Einen weiteren Schwerpunkt bilden politisch engagierte Jüdinnen und Juden aus der ehemaligen DDR wie der Autor und spätere PDS-Abgeordnete Stefan Heym. Die Annäherung an Heym ist rund, schwarz, relativ klein und recht samtig. Es ist sein Hut, der zum Markenzeichen des Alterspräsidenten des 13. Bundestags wurde.
»Demokratie aber, ein griechisches Wort, heißt Herrschaft des Volkes.«
Stefan Heym
Heym, der in Chemnitz als Helmut Flieg zur Welt kam, gelang 1935 die Flucht in die USA. Bevor seine Frau und er 1953 in die DDR kamen, kämpfte Heym im Zweiten Weltkrieg bei den »Ritchie Boys« gegen die Nazis.

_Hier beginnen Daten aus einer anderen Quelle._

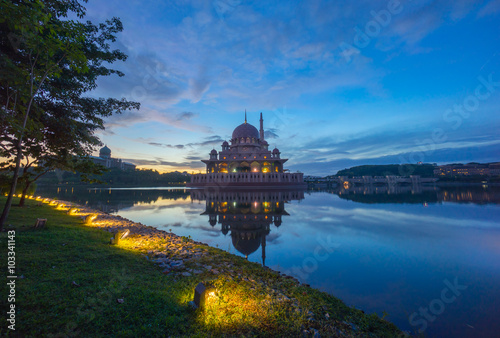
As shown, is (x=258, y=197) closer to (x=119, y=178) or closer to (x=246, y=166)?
(x=246, y=166)

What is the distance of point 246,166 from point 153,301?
6351 centimetres

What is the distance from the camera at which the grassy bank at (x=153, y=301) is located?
306cm

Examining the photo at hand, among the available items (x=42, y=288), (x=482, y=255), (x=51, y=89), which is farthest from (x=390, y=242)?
(x=51, y=89)

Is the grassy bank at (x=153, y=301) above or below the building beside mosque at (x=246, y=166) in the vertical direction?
below

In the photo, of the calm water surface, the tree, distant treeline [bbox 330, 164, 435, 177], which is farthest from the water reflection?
distant treeline [bbox 330, 164, 435, 177]

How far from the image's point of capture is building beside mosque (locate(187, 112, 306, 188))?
188 ft

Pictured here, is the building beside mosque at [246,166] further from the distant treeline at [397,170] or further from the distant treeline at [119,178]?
the distant treeline at [397,170]

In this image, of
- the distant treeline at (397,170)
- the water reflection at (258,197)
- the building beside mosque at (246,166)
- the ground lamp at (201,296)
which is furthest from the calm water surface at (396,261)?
the distant treeline at (397,170)

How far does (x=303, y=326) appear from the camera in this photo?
3328 millimetres

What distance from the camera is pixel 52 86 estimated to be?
9461mm

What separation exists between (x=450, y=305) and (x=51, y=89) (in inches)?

In der DDR war Stefan Heym als Schriftsteller bekannt, aber einzelne seiner Werke wurden wegen zu viel Kritik am alltäglichen, politischen oder sozialen Mangel nicht veröffentlicht. Am 4. November 1989 sprach Stefan Heym auf dem Alexanderplatz vor rund einer halben Million Demonstranten und brachte in seiner kurzen, aber bedeutenden Rede das auf den Punkt, was vielen als das Thema der Stunde galt: Öffnung, Teilhabe, Demokratie. Sein Appell: »Der Sozialismus – nicht der Stalinsche, der richtige –, den wir endlich erbauen wollen, zu unserem Nutzen und zum Nutzen ganz Deutschlands, dieser Sozialismus ist nicht denkbar ohne Demokratie. Demokratie aber, ein griechisches Wort, heißt Herrschaft des Volkes«, das klingt mit dem Foto mit, das auch im Paul-Löbe-Haus zu sehen ist.
Stefan Heym kämpfte im Zweiten Weltkrieg bei den »Ritchie Boys« gegen die Nazis
Unter der Frage »Welche Rolle spielt für Sie persönlich die eigene jüdische Familiengeschichte? Und was bedeutete der Holocaust für die Präsenz von Juden in der deutschen Politik?« diskutierten bei der offiziellen Eröffnung am 27. Januar unter anderem auch die Journalistin und Moderatorin Nina Ruge, die in der Ausstellung über das Schicksal ihrer Urgroßmutter, die in das Konzentrationslager Theresienstadt deportiert wurde, das Schicksal ihrer Großmutter, ihres Vaters und das Schweigen der Familie spricht. Ruge fragt sich, welches Bild für sie als kleines Mädchen passend gewesen wäre, und kommt zu dem Schluss, dass es ein Gespenst gewesen wäre, ein Gespenst namens »Angst Verdrängung«.
Es sind unter anderem Schilderungen wie die Ruges oder auch die von Esther Schulhoff, deren Großvater in einem Kellerversteck überlebte, die diese Ausstellung sehens- und hörenswert machen. Die kleinen Geschichten, die vielleicht sonst so nicht erzählt werden würden, und die zeigen, wie wichtig es ist, die Demokratie vor den Menschen zu schützen, die gern einen Schlussstrich ziehen möchten.
Die Ausstellung ist bis zum 6. März in der Halle des Paul-Löbe-Hauses zu sehen. Der Eintritt ist frei.